_TEXTO DE LECTURA_:
L’Université Laval est aussi un campus ouvert sur le monde. Vous allez trouver ici une multitude des nationalités différentes, des gens de partout au monde. Je vous conseille particulièrement les résidences universitaires pour faire des connaissances. Personnellement, j’y ai plein de bons amis.

Voilà, je vous invite à venir à Québec et vivre la même expérience enrichissante. Ce sera une étape de votre vie que vous n’oublierez jamais. Bienvenue au Québec, bienvenue à la Capitale-Nationale!

Mi primer comentario

Hola a todos los lectores. He aquí mi primer comentario en este blog, en el cual me será un placer compartir mis experiencias con ustedes.

Primeramente, debo decirles que el Quebec es una tierra de inmigración por excelencia, una tierra donde los sueños se hacen realidad y donde todo es posible si se trabaja duro. Yo escogí venir Quebec porque quería estudiar en francés, en un sistema universitario a la americana. Nada complicado. Aquí encontré una tierra donde se mezcla el estilo de vida americano con el buen gusto de Europa. Uno encuentra la Francia americanizada o la América afrancesada… depende de cómo quiera uno verlo. Esta mezcla fascinante no la encuentra uno en ninguna otra parte.

Todos los que planifican venir a Quebec se preguntan una sola cosa: Sobreviviré yo al invierno quebequense? Tranquilícense, amigos. El invierno quebequense nos asusta un buen a todos pero todos sobrevivimos. Solo deben prever comprar un buen abrigo (para temperaturas árticas) así como unas botas aisladas e impermeables. Con eso les aseguro que disfrutarán grandemente del invierno de aquí. En Quebec la nieve y el frio no paralizan a nadie. Las calles y las aceras están bien limpias de nieve en todo momento. Yo no sé cómo le hacen pero el alcantarillado y los cables eléctricos no se congelan nunca, así que nunca les faltará ni agua corriente ni electricidad, aun con temperaturas de -30 grados afuera. Dicen que Quebec es más frio que Siberia y que hace -40 grados, pero eso no es para nada común, ni siquiera -30. Éste invierno tuvimos temperaturas de -25 o -20 grados por unos días solamente, y eso sobre todo durante la noche.

Otra cosa que me impresionó son las casas. Están muy bien aisladas del frio. Aunque haga -25 grados afuera, ¡se puede estar en pelotas adentro! Si ustedes viven en las residencias universitarias, tendrán acceso a un sistema de túneles subterráneos que interconectan todos los edificios de la Ciudad universitaria. Por lo tanto, no tendrán necesidad de salir cuando hace mucho frio. Sin embargo, les aconsejo que salgan a ver la nieve y a disfrutar del invierno. Hace mucho bien. Quedarse siempre adentro cogiendo los túneles subterráneos como los topos no es para nada sano, se los aseguro. Además, dicen que el frio de aquí mata las bacterias, así que si no quieren enfermarse, ¡salgan a la superficie!

_QUÉ HACER_: Resume en tres oraciones el texto de lectura sobre la experiencia de vivir y estudiar en Quebec.

_DATOS PROPORCIONADOS_:

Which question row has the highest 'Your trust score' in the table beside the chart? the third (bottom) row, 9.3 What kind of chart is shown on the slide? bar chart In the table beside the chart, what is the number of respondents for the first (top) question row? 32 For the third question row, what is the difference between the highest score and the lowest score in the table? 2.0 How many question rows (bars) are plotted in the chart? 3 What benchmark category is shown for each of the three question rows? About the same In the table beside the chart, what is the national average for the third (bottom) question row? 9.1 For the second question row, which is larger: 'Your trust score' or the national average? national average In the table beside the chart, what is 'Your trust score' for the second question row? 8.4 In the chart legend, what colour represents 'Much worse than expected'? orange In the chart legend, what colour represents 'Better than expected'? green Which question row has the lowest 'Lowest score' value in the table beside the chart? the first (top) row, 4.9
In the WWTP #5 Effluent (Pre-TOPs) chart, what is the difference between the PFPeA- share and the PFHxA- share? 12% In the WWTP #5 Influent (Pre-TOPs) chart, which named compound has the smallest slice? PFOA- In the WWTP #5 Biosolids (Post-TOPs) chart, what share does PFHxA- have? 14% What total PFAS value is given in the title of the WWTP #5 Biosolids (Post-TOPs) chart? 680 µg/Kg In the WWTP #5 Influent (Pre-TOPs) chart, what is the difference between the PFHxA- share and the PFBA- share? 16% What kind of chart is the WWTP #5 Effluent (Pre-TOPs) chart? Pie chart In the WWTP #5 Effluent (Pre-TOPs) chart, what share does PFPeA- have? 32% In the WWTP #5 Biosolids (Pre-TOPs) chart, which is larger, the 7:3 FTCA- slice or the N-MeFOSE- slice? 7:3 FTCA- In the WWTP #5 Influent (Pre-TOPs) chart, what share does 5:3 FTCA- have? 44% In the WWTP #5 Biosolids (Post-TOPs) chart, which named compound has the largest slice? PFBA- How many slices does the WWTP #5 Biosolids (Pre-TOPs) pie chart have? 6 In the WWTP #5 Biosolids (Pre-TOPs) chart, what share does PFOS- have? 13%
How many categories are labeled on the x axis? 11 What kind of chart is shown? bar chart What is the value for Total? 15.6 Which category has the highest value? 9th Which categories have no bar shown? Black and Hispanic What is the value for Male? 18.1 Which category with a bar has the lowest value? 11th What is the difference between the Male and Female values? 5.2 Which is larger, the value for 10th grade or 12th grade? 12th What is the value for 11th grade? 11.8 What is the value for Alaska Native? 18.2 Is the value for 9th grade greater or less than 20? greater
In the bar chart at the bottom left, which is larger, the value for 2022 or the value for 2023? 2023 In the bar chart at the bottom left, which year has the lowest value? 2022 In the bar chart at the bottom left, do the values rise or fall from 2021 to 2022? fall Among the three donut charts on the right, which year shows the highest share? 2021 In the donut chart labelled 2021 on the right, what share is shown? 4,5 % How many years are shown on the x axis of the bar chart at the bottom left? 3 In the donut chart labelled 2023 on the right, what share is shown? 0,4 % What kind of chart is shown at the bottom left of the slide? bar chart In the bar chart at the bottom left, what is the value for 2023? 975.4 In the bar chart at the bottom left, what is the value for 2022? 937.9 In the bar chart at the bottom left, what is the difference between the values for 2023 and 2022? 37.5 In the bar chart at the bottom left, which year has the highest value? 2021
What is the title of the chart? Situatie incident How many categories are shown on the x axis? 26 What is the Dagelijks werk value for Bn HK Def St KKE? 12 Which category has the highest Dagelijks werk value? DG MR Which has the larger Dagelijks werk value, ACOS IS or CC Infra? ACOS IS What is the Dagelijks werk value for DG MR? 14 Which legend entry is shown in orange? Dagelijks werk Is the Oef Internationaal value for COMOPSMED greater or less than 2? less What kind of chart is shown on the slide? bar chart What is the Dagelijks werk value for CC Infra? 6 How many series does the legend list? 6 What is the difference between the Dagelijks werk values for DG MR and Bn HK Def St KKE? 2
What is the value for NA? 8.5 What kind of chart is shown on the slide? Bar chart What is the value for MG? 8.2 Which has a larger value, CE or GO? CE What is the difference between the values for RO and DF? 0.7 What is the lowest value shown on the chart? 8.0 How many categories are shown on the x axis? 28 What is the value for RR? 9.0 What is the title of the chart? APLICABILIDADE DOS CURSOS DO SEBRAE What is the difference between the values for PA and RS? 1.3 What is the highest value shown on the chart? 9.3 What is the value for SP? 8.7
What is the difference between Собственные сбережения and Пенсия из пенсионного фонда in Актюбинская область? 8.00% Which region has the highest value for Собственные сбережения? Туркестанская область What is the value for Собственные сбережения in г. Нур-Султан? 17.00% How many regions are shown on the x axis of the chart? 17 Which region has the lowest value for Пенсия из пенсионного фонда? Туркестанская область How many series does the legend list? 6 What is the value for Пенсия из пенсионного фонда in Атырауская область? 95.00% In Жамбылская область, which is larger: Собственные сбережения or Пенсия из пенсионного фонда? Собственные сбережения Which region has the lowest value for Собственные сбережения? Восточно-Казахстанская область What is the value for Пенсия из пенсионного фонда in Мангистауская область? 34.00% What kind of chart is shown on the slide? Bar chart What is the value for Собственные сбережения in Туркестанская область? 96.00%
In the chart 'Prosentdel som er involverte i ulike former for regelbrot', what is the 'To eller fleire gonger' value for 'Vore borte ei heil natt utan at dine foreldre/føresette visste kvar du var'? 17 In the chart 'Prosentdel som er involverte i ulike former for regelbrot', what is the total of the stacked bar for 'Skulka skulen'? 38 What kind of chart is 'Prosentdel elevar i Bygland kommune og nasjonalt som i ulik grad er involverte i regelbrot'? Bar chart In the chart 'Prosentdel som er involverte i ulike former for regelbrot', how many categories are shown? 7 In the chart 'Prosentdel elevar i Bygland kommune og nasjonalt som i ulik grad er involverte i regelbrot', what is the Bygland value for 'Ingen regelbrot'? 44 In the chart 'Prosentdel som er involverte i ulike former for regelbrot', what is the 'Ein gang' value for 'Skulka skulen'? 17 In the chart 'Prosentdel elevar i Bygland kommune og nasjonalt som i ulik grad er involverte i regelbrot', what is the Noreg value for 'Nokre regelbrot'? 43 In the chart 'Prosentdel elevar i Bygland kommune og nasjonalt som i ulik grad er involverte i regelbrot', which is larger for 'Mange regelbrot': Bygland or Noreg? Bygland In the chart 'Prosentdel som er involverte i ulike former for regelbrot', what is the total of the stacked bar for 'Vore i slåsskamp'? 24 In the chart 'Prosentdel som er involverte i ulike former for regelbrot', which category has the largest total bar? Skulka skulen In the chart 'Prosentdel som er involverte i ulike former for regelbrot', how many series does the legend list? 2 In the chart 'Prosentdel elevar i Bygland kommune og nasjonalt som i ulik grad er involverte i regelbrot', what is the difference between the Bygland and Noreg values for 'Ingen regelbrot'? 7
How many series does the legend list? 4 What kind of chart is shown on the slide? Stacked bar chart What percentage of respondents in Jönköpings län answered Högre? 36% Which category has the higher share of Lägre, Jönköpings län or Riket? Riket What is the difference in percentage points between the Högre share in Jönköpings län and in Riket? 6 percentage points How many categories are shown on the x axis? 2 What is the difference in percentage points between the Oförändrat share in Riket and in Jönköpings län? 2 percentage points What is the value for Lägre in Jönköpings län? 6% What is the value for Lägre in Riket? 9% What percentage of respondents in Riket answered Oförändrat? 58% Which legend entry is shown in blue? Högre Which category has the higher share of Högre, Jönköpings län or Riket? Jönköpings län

_RESPUESTA_: La Universidad Laval es un campus abierto al mundo, con personas de muchas nacionalidades, y se recomiendan las residencias universitarias para hacer amistades. Quebec se describe como una tierra de inmigración que mezcla el estilo de vida americano con el buen gusto de Europa y que permite estudiar en francés en un sistema universitario a la americana. El invierno se sobrevive con un buen abrigo y botas aisladas e impermeables; además, las casas están bien aisladas y quienes viven en las residencias tienen acceso a túneles subterráneos entre los edificios de la Ciudad universitaria, aunque se aconseja salir a disfrutar de la nieve.